*SOURCE EXTRACT:*
::::::

Weekly Word from Dr. Andrews

September 8, 2018

In November, people of all over the nation will elect individuals to serve in Congress, the State Houses, and other political positions. The American people will be deluged with television ads which are primarily intended to show that the person running opposite them is a hypocrite. The amount of money that will be spent by the candidates, and their political parties, may set a record as the most amount spent for any mid-term election in the history of the country. It seems like a lot of money for the purpose of convincing people that an individual should not receive someone’s vote because the candidate is a hypocrite. The result of this atmosphere will leave a lot of people frustrated with the entire political process, even to the point of some not wanting to participate in it at all. It also points out our society’s disdain for people who say one thing and do the other, speak out of both sides of their mouth, or vacillate from one position to another.

As Christians, there is a lesson to be learned here as it relates to fulfilling our role as believers. Consider the reasons people give for not wanting to go to church, or not to become a Christian. Probably the number one reason given is the hypocrisy that people see in Christians, which leads them to conclude, “If that is what Christianity is all about then I don’t want any part of it.” In Matthew 6:1 Jesus said, “Be careful not to do your ‘acts of righteousness’ before men, to be seen by them. If you do, you will have no reward from your Father in heaven.” As believers we should be careful not to go to church, pray, give, or worship in order to impress people. If we do so, we are hypocrites. The principle Jesus is teaching in this verse is how we should practice our righteousness and religious acts without being a hypocrite. Jesus warns us not to do them to be noticed by other people, but as Christians we should do these things for the glory of God. People evaluate believers every day as to their motivation and consistency in their Christian walk, and are quick to point out those times when Christians seem to be requiring something from them that they are not practicing themselves.

::::::

*GIVEN DATA:*
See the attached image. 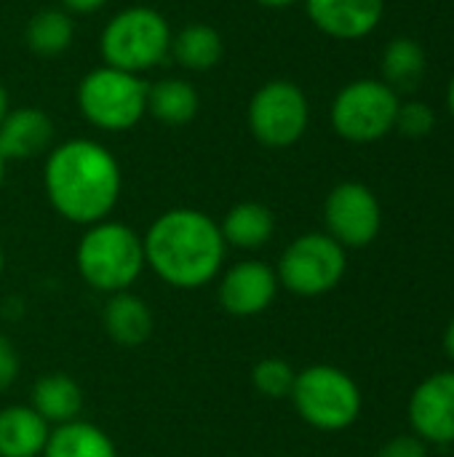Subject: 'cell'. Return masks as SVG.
Segmentation results:
<instances>
[{"label":"cell","instance_id":"6da1fadb","mask_svg":"<svg viewBox=\"0 0 454 457\" xmlns=\"http://www.w3.org/2000/svg\"><path fill=\"white\" fill-rule=\"evenodd\" d=\"M123 174L118 158L96 139L75 137L48 150L43 190L51 209L72 225H96L118 206Z\"/></svg>","mask_w":454,"mask_h":457},{"label":"cell","instance_id":"7a4b0ae2","mask_svg":"<svg viewBox=\"0 0 454 457\" xmlns=\"http://www.w3.org/2000/svg\"><path fill=\"white\" fill-rule=\"evenodd\" d=\"M147 268L174 289H201L211 284L225 262L219 222L201 209H169L153 220L142 236Z\"/></svg>","mask_w":454,"mask_h":457},{"label":"cell","instance_id":"3957f363","mask_svg":"<svg viewBox=\"0 0 454 457\" xmlns=\"http://www.w3.org/2000/svg\"><path fill=\"white\" fill-rule=\"evenodd\" d=\"M75 268L91 289L107 297L128 292L147 268L142 236L115 220L88 225L75 249Z\"/></svg>","mask_w":454,"mask_h":457},{"label":"cell","instance_id":"277c9868","mask_svg":"<svg viewBox=\"0 0 454 457\" xmlns=\"http://www.w3.org/2000/svg\"><path fill=\"white\" fill-rule=\"evenodd\" d=\"M171 24L150 5H128L110 16L99 35L104 64L142 75L171 54Z\"/></svg>","mask_w":454,"mask_h":457},{"label":"cell","instance_id":"5b68a950","mask_svg":"<svg viewBox=\"0 0 454 457\" xmlns=\"http://www.w3.org/2000/svg\"><path fill=\"white\" fill-rule=\"evenodd\" d=\"M147 88L142 75L102 64L86 72L78 83L75 99L80 115L99 131H131L147 115Z\"/></svg>","mask_w":454,"mask_h":457},{"label":"cell","instance_id":"8992f818","mask_svg":"<svg viewBox=\"0 0 454 457\" xmlns=\"http://www.w3.org/2000/svg\"><path fill=\"white\" fill-rule=\"evenodd\" d=\"M289 399L297 415L318 431L351 428L364 407L359 383L345 370L332 364L300 370Z\"/></svg>","mask_w":454,"mask_h":457},{"label":"cell","instance_id":"52a82bcc","mask_svg":"<svg viewBox=\"0 0 454 457\" xmlns=\"http://www.w3.org/2000/svg\"><path fill=\"white\" fill-rule=\"evenodd\" d=\"M399 107L401 99L388 83L377 78H359L337 91L332 99L329 120L340 139L353 145H372L396 129Z\"/></svg>","mask_w":454,"mask_h":457},{"label":"cell","instance_id":"ba28073f","mask_svg":"<svg viewBox=\"0 0 454 457\" xmlns=\"http://www.w3.org/2000/svg\"><path fill=\"white\" fill-rule=\"evenodd\" d=\"M348 249L326 233H302L281 254L278 284L297 297H321L340 287L348 270Z\"/></svg>","mask_w":454,"mask_h":457},{"label":"cell","instance_id":"9c48e42d","mask_svg":"<svg viewBox=\"0 0 454 457\" xmlns=\"http://www.w3.org/2000/svg\"><path fill=\"white\" fill-rule=\"evenodd\" d=\"M246 123L262 147L286 150L305 137L310 123V102L297 83L276 78L252 94Z\"/></svg>","mask_w":454,"mask_h":457},{"label":"cell","instance_id":"30bf717a","mask_svg":"<svg viewBox=\"0 0 454 457\" xmlns=\"http://www.w3.org/2000/svg\"><path fill=\"white\" fill-rule=\"evenodd\" d=\"M324 225L343 249L369 246L383 228V206L372 187L364 182H340L324 201Z\"/></svg>","mask_w":454,"mask_h":457},{"label":"cell","instance_id":"8fae6325","mask_svg":"<svg viewBox=\"0 0 454 457\" xmlns=\"http://www.w3.org/2000/svg\"><path fill=\"white\" fill-rule=\"evenodd\" d=\"M409 426L425 445H454V370L433 372L412 391Z\"/></svg>","mask_w":454,"mask_h":457},{"label":"cell","instance_id":"7c38bea8","mask_svg":"<svg viewBox=\"0 0 454 457\" xmlns=\"http://www.w3.org/2000/svg\"><path fill=\"white\" fill-rule=\"evenodd\" d=\"M278 289L281 284L276 268L262 260H244L222 273L217 295L225 313L235 319H252L273 305Z\"/></svg>","mask_w":454,"mask_h":457},{"label":"cell","instance_id":"4fadbf2b","mask_svg":"<svg viewBox=\"0 0 454 457\" xmlns=\"http://www.w3.org/2000/svg\"><path fill=\"white\" fill-rule=\"evenodd\" d=\"M308 19L334 40H361L383 21L385 0H302Z\"/></svg>","mask_w":454,"mask_h":457},{"label":"cell","instance_id":"5bb4252c","mask_svg":"<svg viewBox=\"0 0 454 457\" xmlns=\"http://www.w3.org/2000/svg\"><path fill=\"white\" fill-rule=\"evenodd\" d=\"M54 147V120L37 107L8 110L0 123L3 161H27Z\"/></svg>","mask_w":454,"mask_h":457},{"label":"cell","instance_id":"9a60e30c","mask_svg":"<svg viewBox=\"0 0 454 457\" xmlns=\"http://www.w3.org/2000/svg\"><path fill=\"white\" fill-rule=\"evenodd\" d=\"M102 327L112 343L123 348H139L153 337L155 316L150 305L128 289L107 297L102 311Z\"/></svg>","mask_w":454,"mask_h":457},{"label":"cell","instance_id":"2e32d148","mask_svg":"<svg viewBox=\"0 0 454 457\" xmlns=\"http://www.w3.org/2000/svg\"><path fill=\"white\" fill-rule=\"evenodd\" d=\"M51 426L24 404L0 410V457H40Z\"/></svg>","mask_w":454,"mask_h":457},{"label":"cell","instance_id":"e0dca14e","mask_svg":"<svg viewBox=\"0 0 454 457\" xmlns=\"http://www.w3.org/2000/svg\"><path fill=\"white\" fill-rule=\"evenodd\" d=\"M83 388L64 372H51L35 380L32 386V410L48 423V426H64L72 420H80L83 412Z\"/></svg>","mask_w":454,"mask_h":457},{"label":"cell","instance_id":"ac0fdd59","mask_svg":"<svg viewBox=\"0 0 454 457\" xmlns=\"http://www.w3.org/2000/svg\"><path fill=\"white\" fill-rule=\"evenodd\" d=\"M225 246L241 249V252H257L276 236V217L273 212L260 201H241L227 209V214L219 222Z\"/></svg>","mask_w":454,"mask_h":457},{"label":"cell","instance_id":"d6986e66","mask_svg":"<svg viewBox=\"0 0 454 457\" xmlns=\"http://www.w3.org/2000/svg\"><path fill=\"white\" fill-rule=\"evenodd\" d=\"M40 457H118L115 442L94 423L72 420L56 426Z\"/></svg>","mask_w":454,"mask_h":457},{"label":"cell","instance_id":"ffe728a7","mask_svg":"<svg viewBox=\"0 0 454 457\" xmlns=\"http://www.w3.org/2000/svg\"><path fill=\"white\" fill-rule=\"evenodd\" d=\"M198 107L201 96L185 78H163L147 88V112L166 126H187Z\"/></svg>","mask_w":454,"mask_h":457},{"label":"cell","instance_id":"44dd1931","mask_svg":"<svg viewBox=\"0 0 454 457\" xmlns=\"http://www.w3.org/2000/svg\"><path fill=\"white\" fill-rule=\"evenodd\" d=\"M225 40L211 24H187L171 37V56L190 72H206L222 62Z\"/></svg>","mask_w":454,"mask_h":457},{"label":"cell","instance_id":"7402d4cb","mask_svg":"<svg viewBox=\"0 0 454 457\" xmlns=\"http://www.w3.org/2000/svg\"><path fill=\"white\" fill-rule=\"evenodd\" d=\"M425 51L412 37H393L383 51V83L396 94L415 91L425 78Z\"/></svg>","mask_w":454,"mask_h":457},{"label":"cell","instance_id":"603a6c76","mask_svg":"<svg viewBox=\"0 0 454 457\" xmlns=\"http://www.w3.org/2000/svg\"><path fill=\"white\" fill-rule=\"evenodd\" d=\"M75 21L64 8H43L24 27V43L37 56H59L72 46Z\"/></svg>","mask_w":454,"mask_h":457},{"label":"cell","instance_id":"cb8c5ba5","mask_svg":"<svg viewBox=\"0 0 454 457\" xmlns=\"http://www.w3.org/2000/svg\"><path fill=\"white\" fill-rule=\"evenodd\" d=\"M297 380V370L284 359H262L252 367V386L265 399H289Z\"/></svg>","mask_w":454,"mask_h":457},{"label":"cell","instance_id":"d4e9b609","mask_svg":"<svg viewBox=\"0 0 454 457\" xmlns=\"http://www.w3.org/2000/svg\"><path fill=\"white\" fill-rule=\"evenodd\" d=\"M436 126V112L428 102H401L399 107V115H396V129L409 137V139H420V137H428Z\"/></svg>","mask_w":454,"mask_h":457},{"label":"cell","instance_id":"484cf974","mask_svg":"<svg viewBox=\"0 0 454 457\" xmlns=\"http://www.w3.org/2000/svg\"><path fill=\"white\" fill-rule=\"evenodd\" d=\"M377 457H428V445L415 434H399L380 447Z\"/></svg>","mask_w":454,"mask_h":457},{"label":"cell","instance_id":"4316f807","mask_svg":"<svg viewBox=\"0 0 454 457\" xmlns=\"http://www.w3.org/2000/svg\"><path fill=\"white\" fill-rule=\"evenodd\" d=\"M19 370H21V359H19L16 345L5 335H0V394L16 383Z\"/></svg>","mask_w":454,"mask_h":457},{"label":"cell","instance_id":"83f0119b","mask_svg":"<svg viewBox=\"0 0 454 457\" xmlns=\"http://www.w3.org/2000/svg\"><path fill=\"white\" fill-rule=\"evenodd\" d=\"M67 13H96L107 5V0H59Z\"/></svg>","mask_w":454,"mask_h":457},{"label":"cell","instance_id":"f1b7e54d","mask_svg":"<svg viewBox=\"0 0 454 457\" xmlns=\"http://www.w3.org/2000/svg\"><path fill=\"white\" fill-rule=\"evenodd\" d=\"M444 351H447V356L454 361V319L450 321L447 332H444Z\"/></svg>","mask_w":454,"mask_h":457},{"label":"cell","instance_id":"f546056e","mask_svg":"<svg viewBox=\"0 0 454 457\" xmlns=\"http://www.w3.org/2000/svg\"><path fill=\"white\" fill-rule=\"evenodd\" d=\"M257 3L265 5V8H289V5H294L300 0H257Z\"/></svg>","mask_w":454,"mask_h":457},{"label":"cell","instance_id":"4dcf8cb0","mask_svg":"<svg viewBox=\"0 0 454 457\" xmlns=\"http://www.w3.org/2000/svg\"><path fill=\"white\" fill-rule=\"evenodd\" d=\"M8 110H11V104H8V91H5V86L0 83V123H3V118L8 115Z\"/></svg>","mask_w":454,"mask_h":457},{"label":"cell","instance_id":"1f68e13d","mask_svg":"<svg viewBox=\"0 0 454 457\" xmlns=\"http://www.w3.org/2000/svg\"><path fill=\"white\" fill-rule=\"evenodd\" d=\"M447 107H450V112H452L454 118V75L452 80H450V88H447Z\"/></svg>","mask_w":454,"mask_h":457},{"label":"cell","instance_id":"d6a6232c","mask_svg":"<svg viewBox=\"0 0 454 457\" xmlns=\"http://www.w3.org/2000/svg\"><path fill=\"white\" fill-rule=\"evenodd\" d=\"M3 182H5V161L0 155V187H3Z\"/></svg>","mask_w":454,"mask_h":457},{"label":"cell","instance_id":"836d02e7","mask_svg":"<svg viewBox=\"0 0 454 457\" xmlns=\"http://www.w3.org/2000/svg\"><path fill=\"white\" fill-rule=\"evenodd\" d=\"M3 270H5V252H3V244H0V278H3Z\"/></svg>","mask_w":454,"mask_h":457}]
</instances>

::::::

*WORK TO DO:*
Resume the Weekly Word piece on hypocrisy and the Christian walk with the sentence that would follow its last one, and keep writing it from there.

*ANSWER BELOW:*
In Matthew, Jesus gives several practical examples of what our motivations should be for doing good works. For instance, He points out the responsibility in caring for people with needs. Jesus was warning them about helping the wrong way. In Matthew 6:2-4 he said, “So when you give to the needy, do not announce it with trumpets, as the hypocrites do in the synagogues and on the streets, to be honored by men. I tell you the truth, they have received their reward in full. But when you give to the needy, do not let your left hand know what your right hand is doing, so that your giving may be in secret.” The way God receives the glory is found in verse 3. “Don’t let your right hand know what the left hand is doing.” This is an expression of secrecy, not of minimizing giving, even public giving. Practically speaking it is giving in a way that is between ourselves and God only. If we give where only God knows about it, we can’t boast or be proud. Here at school, our parents recognize when a teacher pours their life into a student out a heart of love and concern, with no desire for recognition. I believe that God will reward all of those countless hours a teacher gives that no one ever knows about.

Another example that Jesus gave in this passage, and maybe one that we have great opportunities to practice here at school and in our homes, is the example of forgiveness. Matthew 6:14-15 “For if you forgive men when they sin against you. Your heavenly Father will also forgive you. But if you do not forgive men their sins, your Father will not forgive your sins.” Forgiveness is like a two-way street, if it is open to receive God’s forgiveness, it is open to forgive others. If it is closed in either direction it is closed to both and can affect our fellowship with God and with people and rob us of the joy of our salvation. The opportunity to practice this principle of forgiveness in front of our own family and with our students is available literally every day. Whether it is forgiving someone who disrespects us, or someone who offends us, or an individual who refuses to give us the benefit of the doubt, the opportunities are always there. At the end of the day it is not about what we do, it is about having the right motivation for what we do, because that is what is noticed by the people whom we influence, and it is what will influence them for Christ.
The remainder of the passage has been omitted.